In [241]:
import pandas as pd
import numpy as np

df_zh = pd.read_csv('zh.csv')
df_ko = pd.read_csv('ko.csv')

In [242]:
def mark_completed(df):
    # Create a vector to flag rows to keep
    completed = np.zeros(len(df), dtype=bool)
    # Iterate over pairs of rows
    for i in range(0, len(df), 2):
        # If either row in the pair has 'Malformed Brackets' == 'FALSE', set keep to False for both
        if ((df.loc[i, 'Malformed Brackets'] == 'FALSE') and (df.loc[i+1, 'Malformed Brackets'] == 'FALSE')) \
                or (df.loc[i, 'Discard'] == 'TRUE') or (df.loc[i+1, 'Discard'] == 'TRUE') \
                or (df.loc[i, 'Equivalent idiom'] == 'TRUE') or (df.loc[i+1, 'Equivalent idiom'] == 'TRUE'):
            completed[i] = True
            completed[i+1] = True
    # Apply the mask and return the filtered dataframe
    return df[completed]

In [243]:
df_ko.columns = df_ko.iloc[3]
df_ko = df_ko[6::].reset_index(drop=True)
df_ko = mark_completed(df_ko).reset_index(drop=True)

In [245]:
len(df_ko)

506

In [244]:
df_zh.columns = df_zh.iloc[0]
df_zh = df_zh[3::].reset_index(drop=True)
df_zh = mark_completed(df_zh).reset_index(drop=True)

In [184]:
def f(df):
    res = []
    for i in range(0, len(df), 2):
        equiv_idiom = df.loc[i, 'Equivalent idiom'] == 'TRUE' or df.loc[i + 1, 'Equivalent idiom'] == 'TRUE'
        discard = df.loc[i, 'Discard'] == 'TRUE' or df.loc[i + 1, 'Discard'] == 'TRUE'
        res.append([
            df.loc[i, 'Idiom'],             # idiom
            df.loc[i, 'Meaning'],           # meaning
            df.loc[i, 'Source '],            # s_f_brkt  
            'figurative', 
            df.loc[i, 'Translation'],       # t_f_brkt
            equiv_idiom,
            discard
        ])
        res.append([
            df.loc[i, 'Idiom'],             # idiom
            df.loc[i, 'Meaning'],           # meaning
            df.loc[i + 1, 'Source '],        # s_l_brkt
            'literal',
            df.loc[i + 1, 'Translation'],   # t_l_brkt
            equiv_idiom,
            discard
        ])
    return pd.DataFrame(res, 
            columns=['idiom', 'meaning', 'source', 'label', 'translation', 'equiv_idiom', 'discard'])

df_ko_agg = f(df_ko)
df_zh_agg = f(df_zh)

In [185]:
df_merged = pd.merge(df_ko_agg, df_zh_agg, how='outer', on=['idiom', 'meaning', 'source', 'label'], suffixes=['_ko', '_zh'])

In [186]:
df_base = pd.read_csv('base.csv')

In [187]:
df_true_merged = pd.merge(df_base, df_merged, how='outer', on=['idiom', 'meaning', 'label', 'source'])

In [188]:
df_true_merged[['equiv_idiom_zh', 'discard_zh', 'equiv_idiom_ko', 'discard_ko']] = df_true_merged[['equiv_idiom_zh', 'discard_zh', 'equiv_idiom_ko', 'discard_ko']].fillna(False)
df_true_merged = df_true_merged[(~df_true_merged['equiv_idiom_zh']) & (~df_true_merged['discard_zh'])
            & (~df_true_merged['equiv_idiom_ko']) & (~df_true_merged['discard_ko'])]

In [189]:
df_true_merged.reset_index(drop=True, inplace=True)

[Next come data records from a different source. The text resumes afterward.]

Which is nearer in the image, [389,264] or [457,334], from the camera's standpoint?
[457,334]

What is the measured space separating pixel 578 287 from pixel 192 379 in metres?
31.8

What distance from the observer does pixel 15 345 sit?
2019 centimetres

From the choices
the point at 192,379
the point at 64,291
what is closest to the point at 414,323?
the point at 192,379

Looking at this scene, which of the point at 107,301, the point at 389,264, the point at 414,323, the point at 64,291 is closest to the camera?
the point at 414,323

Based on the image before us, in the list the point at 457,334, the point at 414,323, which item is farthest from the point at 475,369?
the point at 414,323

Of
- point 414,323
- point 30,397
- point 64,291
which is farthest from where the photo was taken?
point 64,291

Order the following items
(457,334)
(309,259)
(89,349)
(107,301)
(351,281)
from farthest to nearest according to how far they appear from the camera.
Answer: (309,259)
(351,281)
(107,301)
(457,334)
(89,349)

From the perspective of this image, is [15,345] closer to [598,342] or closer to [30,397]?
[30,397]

# Create the pairs of indices
pairs_indices = [(i, i+1) for i in range(0, len(df_true_merged), 2)]

# Select 50 random pairs of indices
np.random.seed(42)
selected_pairs = np.random.choice(len(pairs_indices), size=100, replace=False)

# Now, let's get the actual indices for these selected pairs
selected_indices = [idx for pair in selected_pairs for idx in pairs_indices[pair]]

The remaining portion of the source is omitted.